Het tocht op het Visser ’t Hooft Lyceum. Alle ramen staan open in verband met corona. In de klassen is het fris. “Kop op, jongens, jassen uit,” zegt de docent. Ze moeten het doen met een dikke trui, tot groot ongenoegen van sommigen.
Tijdens twee lessen ga ik in gesprek met leerlingen van een vierde klas op het VWO over de impact van corona en hoe we jongeren een grotere stem kunnen geven. En dat laatste thema leeft. “Want”, zo stelt een van de jongeren, “ik mag niet stemmen over zaken als klimaat en iemand van 90 wel. Terwijl ik er een mening over heb en ik er straks wel mee moet leven. En die persoon van 90 is dan al dood en merkt er niets meer van.” De anderen in de klas moeten er om grinniken, maar zijn het er wel mee eens. Het is even zoeken hoe jongeren beter geïnformeerd kunnen worden en wel hun stem kunnen laten horen. “Wij lezen niet”, zegt een van de jongens. De informatie moet dus op een andere manier tot hen komen. Ook het vragen om hun mening kan op een digitale, snelle manier. “Of zoals je het nu doet,” wordt er in beide klassen gezegd. “Door het gesprek aan te gaan. Dat is goed”.
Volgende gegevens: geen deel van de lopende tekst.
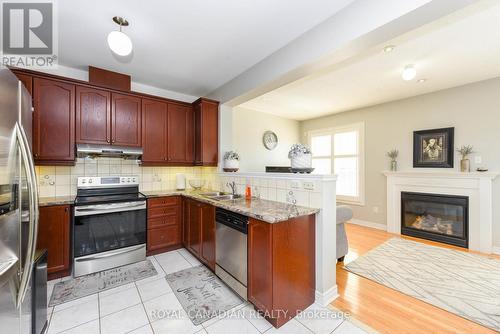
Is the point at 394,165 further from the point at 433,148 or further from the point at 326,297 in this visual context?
the point at 326,297

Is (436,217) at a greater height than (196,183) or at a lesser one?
lesser

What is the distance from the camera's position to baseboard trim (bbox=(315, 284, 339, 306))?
76.0 inches

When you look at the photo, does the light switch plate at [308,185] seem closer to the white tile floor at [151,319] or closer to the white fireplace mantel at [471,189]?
the white tile floor at [151,319]

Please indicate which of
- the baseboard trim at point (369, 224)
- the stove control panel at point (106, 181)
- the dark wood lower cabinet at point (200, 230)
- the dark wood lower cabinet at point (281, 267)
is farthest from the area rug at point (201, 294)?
the baseboard trim at point (369, 224)

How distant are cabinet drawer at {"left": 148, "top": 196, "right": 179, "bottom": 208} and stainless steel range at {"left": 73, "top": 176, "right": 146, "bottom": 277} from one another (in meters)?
0.12

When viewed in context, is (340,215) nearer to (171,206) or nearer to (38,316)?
(171,206)

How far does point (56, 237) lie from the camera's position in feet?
7.57

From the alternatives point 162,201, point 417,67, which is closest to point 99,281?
point 162,201

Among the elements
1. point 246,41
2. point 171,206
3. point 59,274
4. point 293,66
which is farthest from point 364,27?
point 59,274

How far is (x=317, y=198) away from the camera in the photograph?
1972mm

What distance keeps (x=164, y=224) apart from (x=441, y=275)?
359cm

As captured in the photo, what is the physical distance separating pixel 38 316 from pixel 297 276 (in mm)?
1976

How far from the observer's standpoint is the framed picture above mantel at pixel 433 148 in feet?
11.7

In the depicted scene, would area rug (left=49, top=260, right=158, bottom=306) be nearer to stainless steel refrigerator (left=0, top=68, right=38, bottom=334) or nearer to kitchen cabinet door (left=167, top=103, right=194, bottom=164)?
stainless steel refrigerator (left=0, top=68, right=38, bottom=334)
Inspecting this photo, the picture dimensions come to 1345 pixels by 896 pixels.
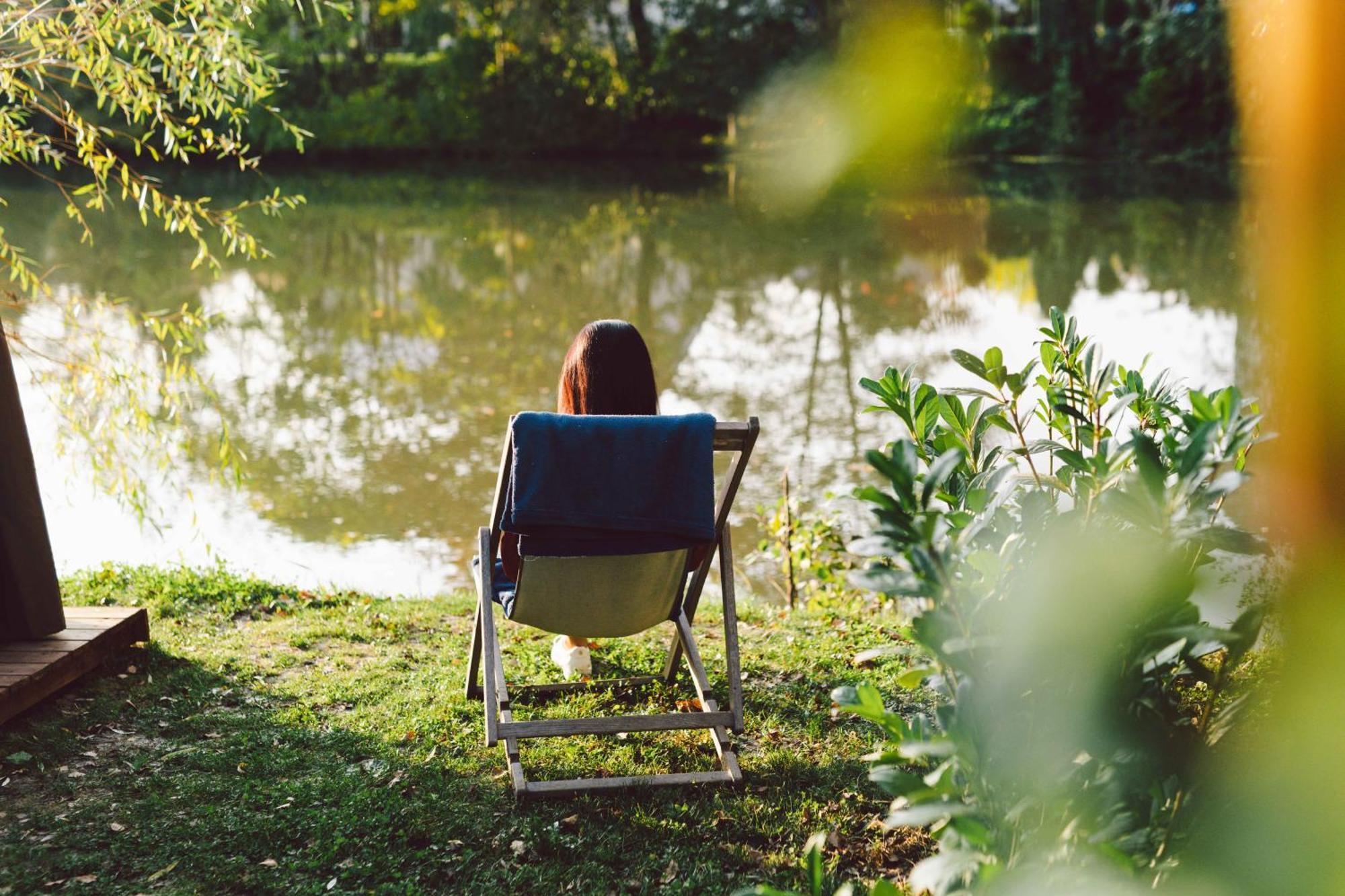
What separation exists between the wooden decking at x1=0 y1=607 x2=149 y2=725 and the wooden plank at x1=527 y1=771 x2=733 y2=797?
1.64 metres

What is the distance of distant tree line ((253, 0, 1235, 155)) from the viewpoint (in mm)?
28641

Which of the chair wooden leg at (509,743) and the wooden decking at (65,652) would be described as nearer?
the chair wooden leg at (509,743)

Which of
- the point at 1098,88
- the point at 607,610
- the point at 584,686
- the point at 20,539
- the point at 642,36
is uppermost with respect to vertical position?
the point at 642,36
Dat moet dan wel tijdens schooltijden. Jongeren hebben het druk en geven aan nauwelijks tijd te hebben ‘om met hun maten te chillen’. Ze zitten lang op school, moeten na school sporten, vervolgens huiswerk maken en dan is de dag al weer voorbij. Er klinkt ook kritiek op de leraren. “Soms hebben we wel zes toetsen per week en dan is het niet eens proefwerkweek. Ze stemmen het huiswerk en de toetsen niet goed op elkaar af. En dan krijgen wij alles in één keer.”
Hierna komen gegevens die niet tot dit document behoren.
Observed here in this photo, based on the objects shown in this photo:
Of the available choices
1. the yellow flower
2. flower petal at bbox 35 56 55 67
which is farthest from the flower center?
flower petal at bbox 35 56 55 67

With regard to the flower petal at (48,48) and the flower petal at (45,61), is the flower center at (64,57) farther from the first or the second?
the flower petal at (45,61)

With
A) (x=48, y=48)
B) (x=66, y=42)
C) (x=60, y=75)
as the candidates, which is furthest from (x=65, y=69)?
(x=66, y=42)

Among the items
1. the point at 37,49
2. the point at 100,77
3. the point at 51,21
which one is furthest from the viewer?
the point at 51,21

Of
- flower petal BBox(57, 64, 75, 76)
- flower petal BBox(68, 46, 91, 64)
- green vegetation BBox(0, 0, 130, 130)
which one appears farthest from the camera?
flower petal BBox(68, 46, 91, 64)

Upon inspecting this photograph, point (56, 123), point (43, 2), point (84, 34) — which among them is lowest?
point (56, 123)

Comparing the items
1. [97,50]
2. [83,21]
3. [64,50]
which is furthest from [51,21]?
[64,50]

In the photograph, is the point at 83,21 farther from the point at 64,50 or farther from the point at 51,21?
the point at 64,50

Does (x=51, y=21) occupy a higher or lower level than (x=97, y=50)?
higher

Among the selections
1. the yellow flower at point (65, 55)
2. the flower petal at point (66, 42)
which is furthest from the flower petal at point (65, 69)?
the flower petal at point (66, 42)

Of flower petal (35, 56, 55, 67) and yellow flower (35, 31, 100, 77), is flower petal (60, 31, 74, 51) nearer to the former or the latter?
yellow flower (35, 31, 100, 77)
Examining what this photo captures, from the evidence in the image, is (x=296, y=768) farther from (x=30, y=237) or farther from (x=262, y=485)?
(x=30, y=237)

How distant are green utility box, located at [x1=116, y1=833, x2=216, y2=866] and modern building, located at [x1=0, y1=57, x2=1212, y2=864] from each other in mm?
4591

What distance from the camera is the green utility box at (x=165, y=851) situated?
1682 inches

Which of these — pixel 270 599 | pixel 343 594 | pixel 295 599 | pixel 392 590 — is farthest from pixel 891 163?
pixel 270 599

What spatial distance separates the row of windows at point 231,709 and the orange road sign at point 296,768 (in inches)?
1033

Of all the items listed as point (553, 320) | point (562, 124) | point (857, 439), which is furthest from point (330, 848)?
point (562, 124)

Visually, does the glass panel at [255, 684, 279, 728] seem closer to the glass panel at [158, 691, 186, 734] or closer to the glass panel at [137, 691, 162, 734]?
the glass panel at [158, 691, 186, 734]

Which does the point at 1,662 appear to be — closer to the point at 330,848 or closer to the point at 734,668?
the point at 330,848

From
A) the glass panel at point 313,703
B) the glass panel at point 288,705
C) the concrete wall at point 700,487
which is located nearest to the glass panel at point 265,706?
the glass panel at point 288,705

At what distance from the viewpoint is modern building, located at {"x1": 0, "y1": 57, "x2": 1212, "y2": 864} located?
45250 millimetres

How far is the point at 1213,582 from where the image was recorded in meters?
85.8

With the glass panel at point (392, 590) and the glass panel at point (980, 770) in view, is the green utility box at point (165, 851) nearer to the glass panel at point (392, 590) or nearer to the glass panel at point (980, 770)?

Er zijn veel onderwerpen waar jongeren over mee willen denken. Van sport en onderwijs tot dakloosheid en discriminatie. Vooral ‘school’ wordt vaak als thema genoemd, zeker in combinatie met de coronamaatregelen. Over de maatregelen die nodig zijn, zijn ze verdeeld. De ene vindt dat veel meer maatregelen nodig zijn. De andere vindt het zo wel prima. Enkele opmerkingen springen eruit. “Ik vind het gek dat iedereen 1,5 meter afstand moet houden en dat wij hier in de klas zo naast elkaar moeten zitten.” Iemand anders meldt: “Leraren hebben een eigen bel. Als die gaat, kunnen zij naar een andere klas lopen. Sommige leraren gebruiken dat moment daar niet voor en gaan lopen terwijl wij van klas naar klas gaan. Als wij ons aan de afspraken moeten houden, moeten zij dat ook doen.”
De impact van corona op de jongeren is groot. Ze zien hun familie minder, hebben een tijd lang minder gesport en een deel is ook wat eenzamer. De digitale lessen vonden zij maar niets. Dat werkte niet. “Het allerbelangrijkste voor ons is dat de scholen open blijven, zodat we normaal onze lessen kunnen volgen.” Op 13 oktober is er een nieuwe persconferentie van onze minister-president en de minister van VWS. Dan zullen we horen of de scholen inderdaad open kunnen blijven.